Polam Hall, Freighter, 5,507 tons.
Had power failure and grounded off Walvis Bay, S Africa. Dec 1961 Refloated and towed to Walvis Bay.
Barney.


----------



## John Edward Tomlinson (Oct 31, 2005)

Many thanks Barney for info on Polamhall. Still looking for jpeg.

Kind regards, John


----------



## John Edward Tomlinson (Oct 31, 2005)

Mich obliged R58484956 for Polamhall details.

Kind regards, John.


----------



## Hugh MacLean (Nov 18, 2005)

Hello John,

Nice photo of the Polamhall here:
http://riversea.tugtalk.co.uk/memories/polamhall1950.htm

Rgds


----------



## John Edward Tomlinson (Oct 31, 2005)

Thanks Hugh.

Much obliged.

John.


----------



## newnhamcolin (Mar 30, 2006)

*mv polamhall*

hi john ,my friend tim weaver was on the polamhall 1/11/53 untill 26/1/54 was this about the time you were on her? replies to me colin newnham (newnhamcolin)


----------



## John Edward Tomlinson (Oct 31, 2005)

Hi Colin,

my request for info etc on the Polamhall was for a friend (Jack Boyes) who does not have internet access. He is away at the moment, so I cannot ask him if he knew your friend Tim.

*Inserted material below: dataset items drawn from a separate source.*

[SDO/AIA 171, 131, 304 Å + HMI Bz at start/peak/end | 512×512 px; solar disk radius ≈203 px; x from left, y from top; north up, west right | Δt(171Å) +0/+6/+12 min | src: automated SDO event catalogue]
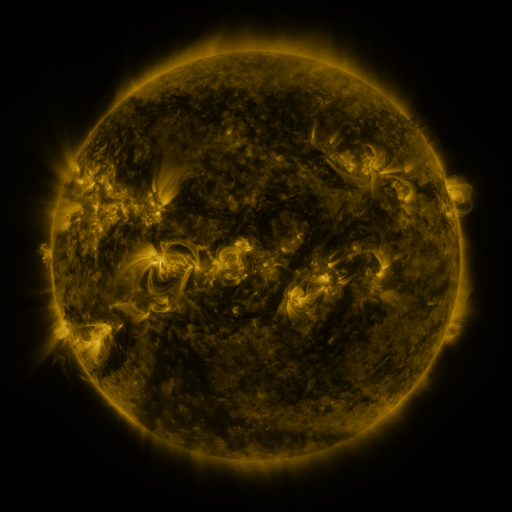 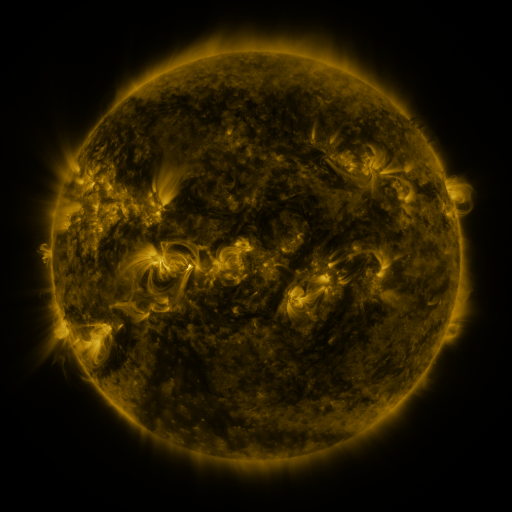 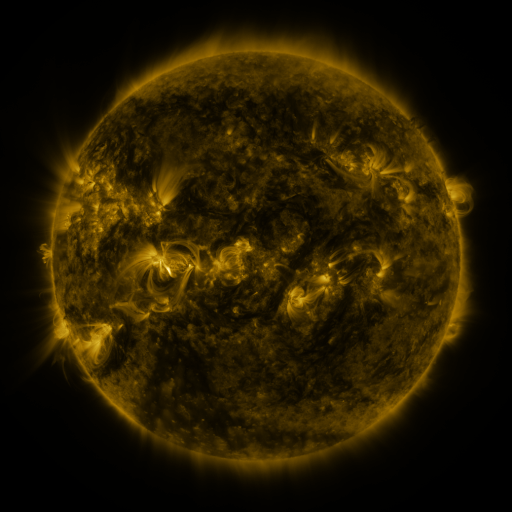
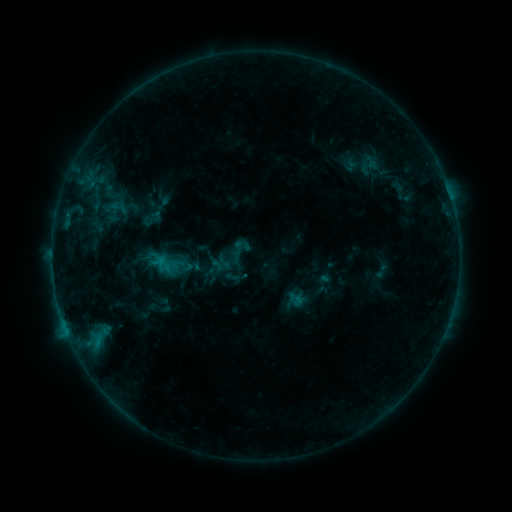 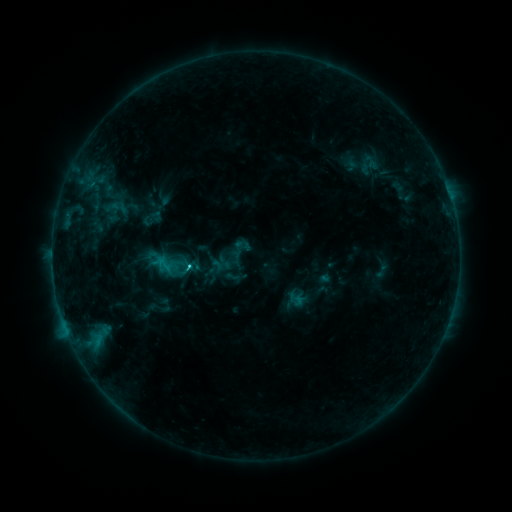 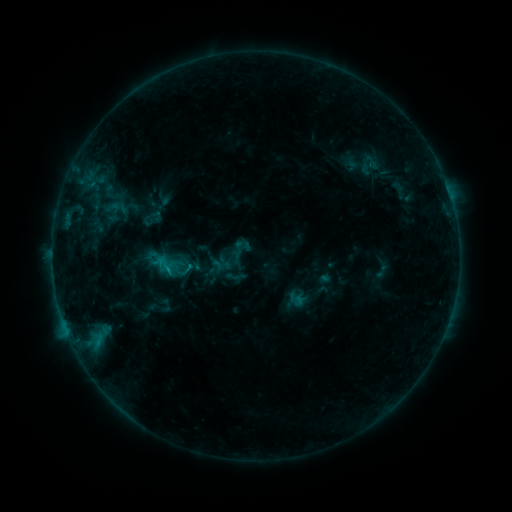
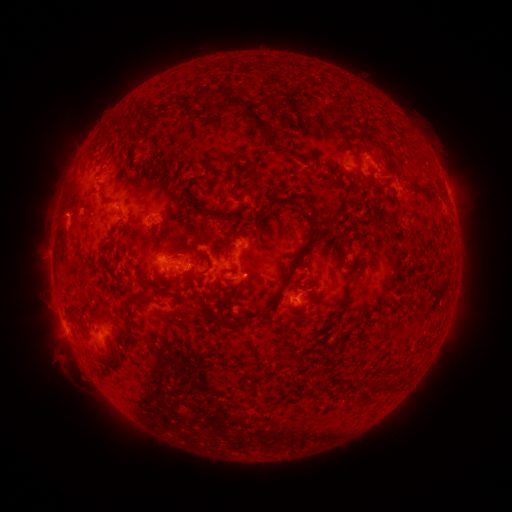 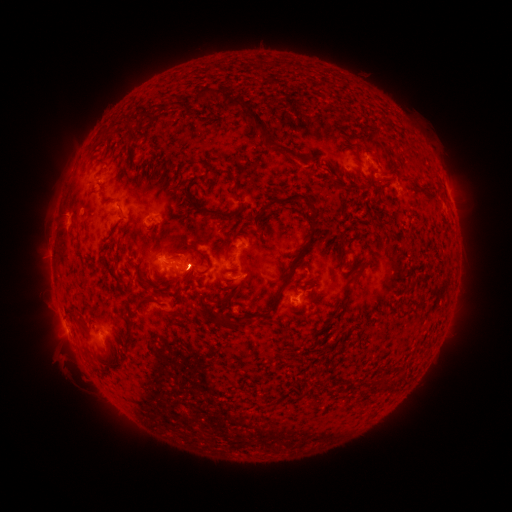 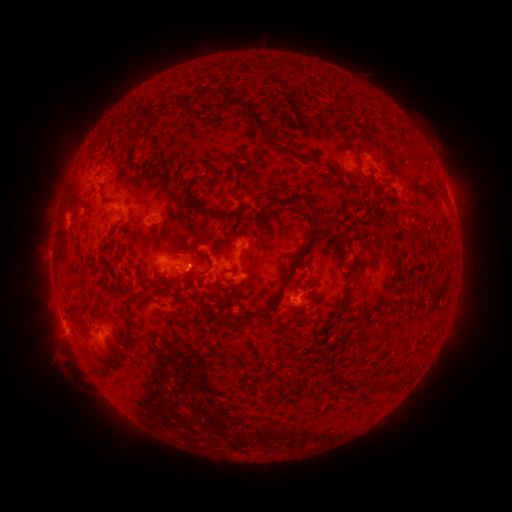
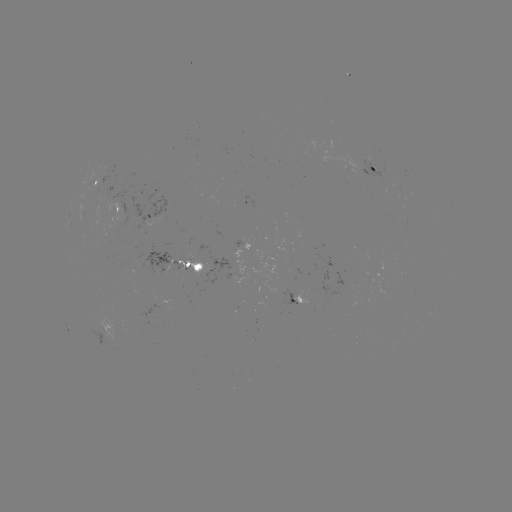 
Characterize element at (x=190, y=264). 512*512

As soon as I can contact him, I will post another reply.

Kind regards, John.


----------



## John Edward Tomlinson (Oct 31, 2005)

Hi again Colin,

got in touch with Jack Boyes and he tells me he was on the Polamhall in late 1954. Exact dates not remembered.

Regards, John.


----------